Blame Game

President Barack Obama has some skin in this one.

The Islamic State of Iraq and Syria, or ISIS, on Wednesday continued to advance on the strategic city, despite intensifying if still limited American airstrikes. And if Kobani falls, the White House is already blaming “our partner and friend” Turkey.

A senior Obama Administration official headlined a leading story in Wednesday’s New York Times about American frustration with Turkish “inaction” in Syria. “There’s growing angst about Turkey dragging its feet to act to prevent a massacre less than a mile from its border,” this anonymous official said. “This isn’t how a NATO ally acts while hell is unfolding a stone’s throw from their border.”

Blaming others for the existence of problems is all that this President knows how to do. He has no concept of actually tackling those problems; he has no concept of responsibility beyond the premise that responsibility always is someone else’s.

(Never mind, too, that this isn’t a NATO fight, anyway, unless Obama or his carefully anonymous “official” can name a member that’s been attacked by ISIS. Turkey’s obligation flows from its moral obligation—as does ours—and Turkey’s proximity.)

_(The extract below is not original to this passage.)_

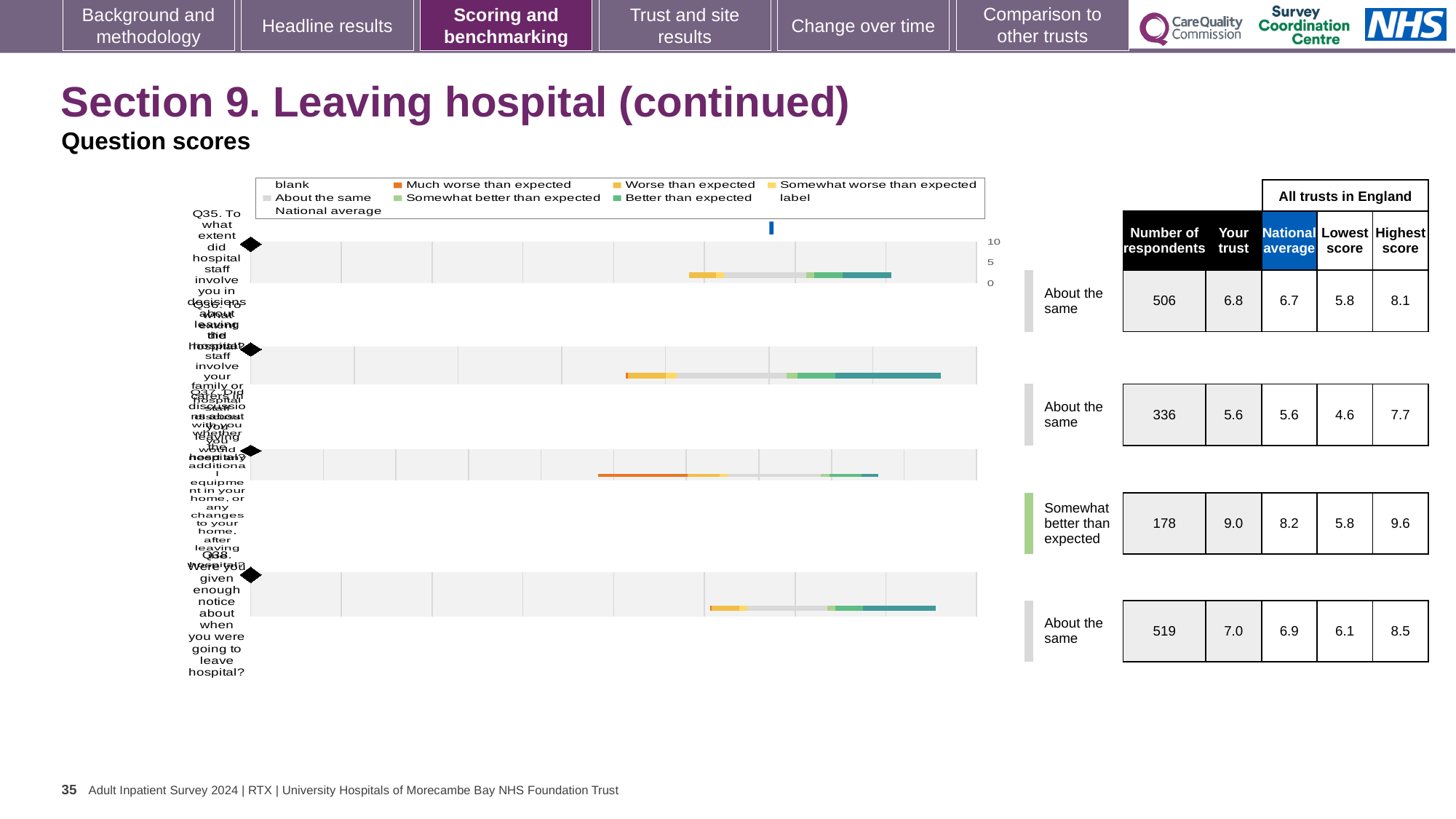
Which benchmark category is Q37 placed in? Somewhat better than expected What is the difference between the trust score and the national average for Q37? 0.8 For Q35, which is larger: the trust score or the national average? the trust score (6.8) What is the 'Your trust' score for Q38 (Were you given enough notice about when you were going to leave hospital?)? 7.0 Which question has the highest 'Your trust' score? Q37 What is the highest score across all trusts in England for Q37? 9.6 What is the national average score for Q35 (To what extent did hospital staff involve you in decisions about leaving the hospital?)? 6.7 What kind of chart is used to show the question scores on this slide? bar chart How many questions (rows) are plotted in the question scores chart? 4 How many of the four questions are rated 'About the same'? 3 Which question has the lowest 'Your trust' score? Q36 How many respondents answered Q37? 178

If Obama and his cronies in State and Defense spent half as much energy on fighting ISIS as they spend blaming others for not, the US already would have crushed these terrorists.

On the other hand,

If Mr Obama wants Turkey to help avoid a massacre, he should get on the phone and press for a joint military operation, reassuring Mr Erdogan that the US military will back up Turkish forces against ISIS, even if it means ground forces. This is what real wartime leadership would look like.

But that would require Obama and his administration to be able to be trusted. It cannot be.